Sergeant Amy Callan and Lieutenant Caroline Cook had a lot in common. Both high flying army women, both victims of sexual harassment, they left the army under dubious circumstances. Both are now dead, their bodies discovered, unmarked and unscarred, in their own homes. Jack Reacher, former US military policeman, loner and drifter, knew them both. Psychological profiling points to a smart guy, solitary, army, someone who knew both of his victims. The perfect psychological match, Reacher is arrested.
Reviewed on 1st December 2010
In his fourth Jack Reacher novel, Lee Child makes up for some of the shortcomings of its predecessor, and returns to a style of story more akin to the first two. When a pair of female acquaintances from Reacher's past are found dead, his name is the top of the FBI's list of suspects. Not only does he have to clear himself, but find out who the real murderer is.
This is a return to form for Child, with Reacher once again being the oppressed loner of the earlier books, suspected of a crime he didn't commit. The story flows at a good pace, the reader learning more as Reacher does, and his amusing tactics make it a fun read.

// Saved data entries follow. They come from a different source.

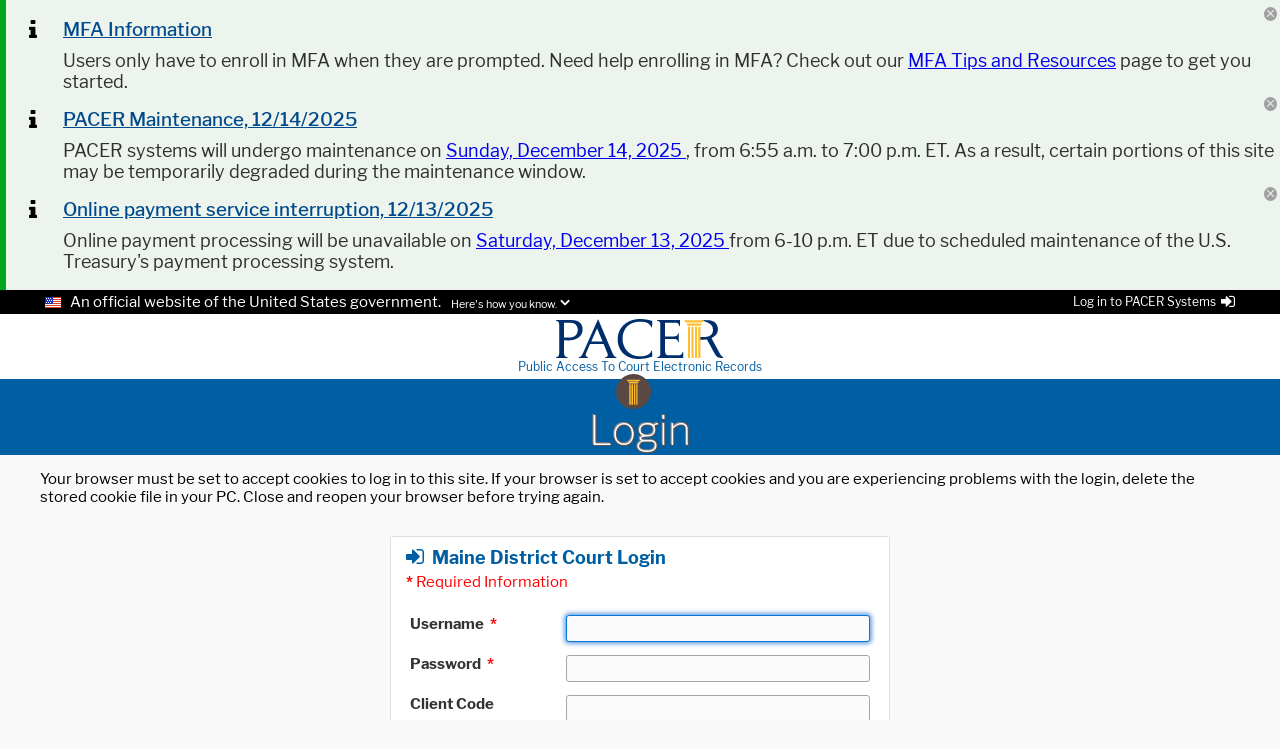

--- FILE ---
content_type: text/xml;charset=UTF-8
request_url: https://pacer.login.uscourts.gov/csologin/login.jsf
body_size: 1134
content:
<?xml version='1.0' encoding='UTF-8'?>
<partial-response><changes><update id="j_idt194:messenger"><![CDATA[<div id="j_idt194:messenger" class="ui-messages ui-widget" aria-live="polite"></div><script id="j_idt194:messenger_s" type="text/javascript">PrimeFaces.cw("Messages","widget_j_idt194_messenger",{id:"j_idt194:messenger"});</script>]]></update><update id="mfaForm:messages"><![CDATA[<div id="mfaForm:messages" class="ui-messages ui-widget" aria-live="polite"></div><script id="mfaForm:messages_s" type="text/javascript">PrimeFaces.cw("Messages","widget_mfaForm_messages",{id:"mfaForm:messages"});</script>]]></update><update id="loginForm:pclLoginMessages"><![CDATA[<div id="loginForm:pclLoginMessages" class="ui-messages ui-widget" style="font-size: 0.85em;" role="alert" aria-live="assertive"></div><script id="loginForm:pclLoginMessages_s" type="text/javascript">PrimeFaces.cw("Messages","widget_loginForm_pclLoginMessages",{id:"loginForm:pclLoginMessages"});</script>]]></update><update id="j_id1:jakarta.faces.ViewState:0"><![CDATA[8157675737887484449:1418736106193783031]]></update></changes></partial-response>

The plot however is a little too transparent - it's too easy for the reader to understand what's happening and to predict what's coming up. This is the book's main drawback. Child doesn't seem to realise that the thrill of a mystery story is in trying to work it out, such that the investigator and reader figure it out together, whereas with this I ended up tearing my hair out at Reacher for not working it out sooner.
The other slight downside is the slightly out of character moping that Reacher does in the soap opera style part of the plot. This is necessary however for Child to dig himself out of the hole the last book left his character in, so can't' be criticised too much.
Overall, an enjoyable, quick and easy read - I just wish it wasn't so predictable.